Great article on Kris Johnson on ProJo this morning. It's honestly a really great read. I mean, at one point, Kris was here: “It got to the point where I was almost accepting failure every time out. It came to the point where I was expecting to lose.”
Poor Kris had a stint of over 300 days between victories in a start before he finally turned himself around.
Johnson blames his own arrogance for his troubles. He kicked off 2009 with a pair of good starts, and his head began to swell. He started to dream of a major-league callup.
“I started putting too much pressure on myself,” Johnson said. “I started saying, O.K., you can hopefully get called up, so you’ve got to start being even more perfect than you have been. And then everything snowballed. My very next start I got tattooed for like 8 runs.”
Despite the awful record, Red Sox brass believed in the 25-year-old, and Johnson was invited back to major-league spring training again this year. It was there that his transformation began. Johnson sat down with Red Sox pitching coach John Farrell, who told him to get back to the pitcher he was in 2008, when he put up a 3.63 ERA in Double-A Portland.
That was only the beginning. He still had to learn to trust himself. For that, he credits pitching coach Rich Sauveur.

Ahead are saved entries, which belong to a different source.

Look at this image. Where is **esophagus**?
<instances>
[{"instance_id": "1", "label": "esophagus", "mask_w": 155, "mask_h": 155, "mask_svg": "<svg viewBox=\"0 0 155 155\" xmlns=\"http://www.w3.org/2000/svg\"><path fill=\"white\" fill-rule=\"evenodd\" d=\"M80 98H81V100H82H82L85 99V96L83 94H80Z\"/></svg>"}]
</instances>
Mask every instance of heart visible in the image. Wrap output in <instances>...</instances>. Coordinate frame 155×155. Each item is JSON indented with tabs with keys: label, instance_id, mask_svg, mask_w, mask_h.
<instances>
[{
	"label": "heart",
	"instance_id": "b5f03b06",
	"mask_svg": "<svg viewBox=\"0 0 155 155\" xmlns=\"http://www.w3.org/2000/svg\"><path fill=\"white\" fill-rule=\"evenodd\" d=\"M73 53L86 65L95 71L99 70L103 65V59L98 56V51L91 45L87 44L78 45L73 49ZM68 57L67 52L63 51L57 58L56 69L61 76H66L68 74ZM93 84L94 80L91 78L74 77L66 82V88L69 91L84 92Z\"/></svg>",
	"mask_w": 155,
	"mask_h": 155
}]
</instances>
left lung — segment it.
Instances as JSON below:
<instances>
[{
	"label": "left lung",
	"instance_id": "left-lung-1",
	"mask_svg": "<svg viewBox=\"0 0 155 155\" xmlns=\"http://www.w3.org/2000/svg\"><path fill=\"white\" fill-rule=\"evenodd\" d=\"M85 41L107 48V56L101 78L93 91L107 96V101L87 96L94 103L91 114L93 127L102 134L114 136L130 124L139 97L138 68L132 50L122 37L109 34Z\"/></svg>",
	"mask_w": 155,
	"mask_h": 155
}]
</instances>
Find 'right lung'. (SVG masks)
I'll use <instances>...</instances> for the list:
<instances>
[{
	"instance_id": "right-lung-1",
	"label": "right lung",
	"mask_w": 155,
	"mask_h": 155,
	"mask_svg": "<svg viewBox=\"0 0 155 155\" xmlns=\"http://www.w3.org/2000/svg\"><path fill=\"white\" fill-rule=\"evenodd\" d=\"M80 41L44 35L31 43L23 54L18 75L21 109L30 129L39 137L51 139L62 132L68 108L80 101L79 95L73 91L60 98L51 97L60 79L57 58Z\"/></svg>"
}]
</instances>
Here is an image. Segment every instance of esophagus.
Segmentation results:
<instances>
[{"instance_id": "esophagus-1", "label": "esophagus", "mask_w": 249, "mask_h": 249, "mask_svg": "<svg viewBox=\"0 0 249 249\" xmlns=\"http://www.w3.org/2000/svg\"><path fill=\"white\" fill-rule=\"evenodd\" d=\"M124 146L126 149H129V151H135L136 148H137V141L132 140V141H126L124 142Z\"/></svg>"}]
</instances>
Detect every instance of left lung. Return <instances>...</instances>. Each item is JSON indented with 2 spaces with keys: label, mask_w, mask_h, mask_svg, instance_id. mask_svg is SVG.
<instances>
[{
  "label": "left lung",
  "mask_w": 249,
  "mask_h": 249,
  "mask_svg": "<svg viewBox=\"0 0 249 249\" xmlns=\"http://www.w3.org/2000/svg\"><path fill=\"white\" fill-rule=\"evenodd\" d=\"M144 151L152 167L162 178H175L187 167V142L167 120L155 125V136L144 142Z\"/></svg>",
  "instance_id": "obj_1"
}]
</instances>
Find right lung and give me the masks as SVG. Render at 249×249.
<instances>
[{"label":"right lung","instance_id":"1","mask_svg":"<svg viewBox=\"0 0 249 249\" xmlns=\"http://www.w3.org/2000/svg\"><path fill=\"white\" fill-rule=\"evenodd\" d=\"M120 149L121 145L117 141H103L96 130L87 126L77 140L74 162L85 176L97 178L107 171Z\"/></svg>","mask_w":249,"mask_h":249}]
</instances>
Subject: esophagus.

Johnson was forced to work out of the bullpen to start the year, and he wasn’t attacking hitters aggressively enough. The coach saw that Johnson was still tentative, afraid to throw balls over the middle of the plate.
“No pitcher wants to get hit. So last year, when I was really getting hit - and I got hit hard a lot -- it was like ‘Throw it and hope they don’t hit it,” Johnson said.
Sauveur told Johnson he needed to start taking chances, and quit trying to be perfect. Stop trying to be so fine. Just throw strikes.
It clicked. As he entered the starting rotation, Johnson began working off the fastball, starting hitters with strikes rather than falling behind in the count. Now, he can use his strong secondary pitches -- his changeup, his curve, his cutter -- to maximum effect.
Success came almost immediately, and Sauveur could see the confidence start to well up inside the young lefty.
“It’s not so much a fake confidence that he showed last year, because he would walk around and look O.K. - but now he’s walking around and it’s coming out of him,” Sauveur said.
This is just so, so rewarding. See, hard work really can do things for you. So happy for you, Kris!